Menschliches Fehlverhalten wird in der Sagenwelt häufig als Auslöser von Naturkatastrophen gesehen. Lawinen, Gletscherabbrüche, Murgänge, Bergstürze töten Menschen und Haustiere und zerstören Hab und Gut oder paradiesische Landschaften, weil die Menschen Grenzen missachten. Hier finden wir Parallelen zur aktuellen Klimaerwärmung und zum rasanten Verlust an Biodiversität: Grenzen des Wachstums und Grenzen der Belastbarkeit unserer Ökosysteme werden wider besseres Wissen missachtet und wir fahren buchstäblich mit Vollgas Richtung Abgrund. Gefährlich bei Katastrophen ist jedoch die Jagd nach Sündenböcken. Hunderte, ja tausende von Menschen, vor allem Frauen, wurden in Europa als Wetterhexen oder Schadenszauberer verhaftet, gefoltert und verbrannt.
Vom Verschwinden der Zwerge
Zwerge, Teufel und rückkehrende Seelen (Geister) sind populäre Sagengestalten. In der Walser Siedlung Macugnaga im piemontesischen Anzascatal heissen die Zwerge «Güötwärchjini», was man mit «Gutwerkende» oder «Gutwirkende» übersetzen kann. Tatsächlich sind die Zwerge in den Sagen fast ausnahmslos sehr hilfsbereit und flink, und sie können mehr als die Menschen; beispielsweise mit einem Korb Wasser holen, entgegen allen Regeln der Physik, ausser das Wasser wäre im gefrorenen Zustand. Sie wissen auch, wo die Kristalle, Eisenerze und Goldadern in den Bergen verborgen sind. Und für den Alpenraum sehr wichtig: Die Zwerge haben die Menschen die Verarbeitung der Milch gelernt, die Herstellung von Butter, Käse und Ziger. Ja, sie wollten den Menschen noch zeigen, wie man aus Molke (auch «Sirte» oder «Chäsmilch») Kerzenwachs gewinnen könnte. Doch durch einen dummen Streich vertrieben die ihren Lehrer.

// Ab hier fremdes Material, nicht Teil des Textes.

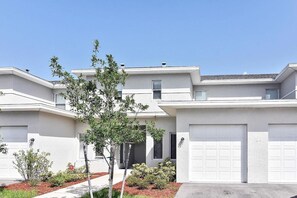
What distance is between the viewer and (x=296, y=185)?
1359cm

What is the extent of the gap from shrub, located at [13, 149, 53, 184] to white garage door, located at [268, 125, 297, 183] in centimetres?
1151

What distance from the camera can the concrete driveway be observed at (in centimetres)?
1142

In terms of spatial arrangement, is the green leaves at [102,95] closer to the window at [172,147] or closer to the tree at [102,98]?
the tree at [102,98]

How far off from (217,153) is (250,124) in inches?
85.0

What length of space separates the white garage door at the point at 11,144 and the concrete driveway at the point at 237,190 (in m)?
9.29

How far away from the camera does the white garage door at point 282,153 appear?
14.3 m

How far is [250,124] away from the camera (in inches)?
569

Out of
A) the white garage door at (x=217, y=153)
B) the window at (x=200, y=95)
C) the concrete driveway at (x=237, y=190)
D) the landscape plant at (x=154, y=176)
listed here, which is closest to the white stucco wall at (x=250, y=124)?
the white garage door at (x=217, y=153)

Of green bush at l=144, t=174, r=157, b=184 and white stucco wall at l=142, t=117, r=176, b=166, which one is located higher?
white stucco wall at l=142, t=117, r=176, b=166

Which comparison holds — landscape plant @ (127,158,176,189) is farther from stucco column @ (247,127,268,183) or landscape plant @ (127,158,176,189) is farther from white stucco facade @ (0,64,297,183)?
stucco column @ (247,127,268,183)

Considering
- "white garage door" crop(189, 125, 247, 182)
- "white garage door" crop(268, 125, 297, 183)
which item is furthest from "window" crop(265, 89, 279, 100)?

Die Zwerge verschwanden laut den Sagen nicht nur wegen der Dummheit der Menschen, sondern auch wegen deren Hartherzigkeit, Verachtung, Ausgrenzung, ja sogar brutalen Gewalt. Ein Säumer im Haslital ärgerte sich über einen Zwerg, der vor ihm auf schmalem Weg mit seinen kleinen Beinen nur langsam vorwärtskam. Also schlug er den Winzling mit der Peitsche, bis der tot umfiel. Da erhob sich ein Geschrei, aus allen Löchern strömten Zwerge vorbei und trugen ihren ermordeten Kollegen davon und verschwanden für immer. In Macugnaga wird erzählt, dass bei der grossen Linde eine Mutter mit ihrem jüngsten Mädchen sass. Da kam eine alte Zwergin vorbei, und das Kind begann sie zu verspotten, nicht nur weil sie so klein war, sondern weil ihre Füsse «umgekehrt» waren, also die Fersen vorne und die Zehen hinten. Der Spott ärgerte die Zwergin derart, dass sie zuoberst auf die Linde stieg, ein Wollknäuel in die Höhe warf und an dem sich abrollenden Faden bis zu den Wolken hinaufkletterte.
Schlussbemerkung
Sagen sind nicht bloss kuriose Erzählungen aus längst vergangenen Zeiten, als es noch keine Elektrizität gab und «digital» ein Fremdwort war. Sie thematisieren und kritisieren menschliche Verhaltensweisen, Irrungen und Wirrungen, die heute leider immer noch aktuell sind. Also lösche ich das Licht, zünde eine Kerze an und beginne zu erzählen, von den Vorderen und meine die Heutigen. Homo narrans.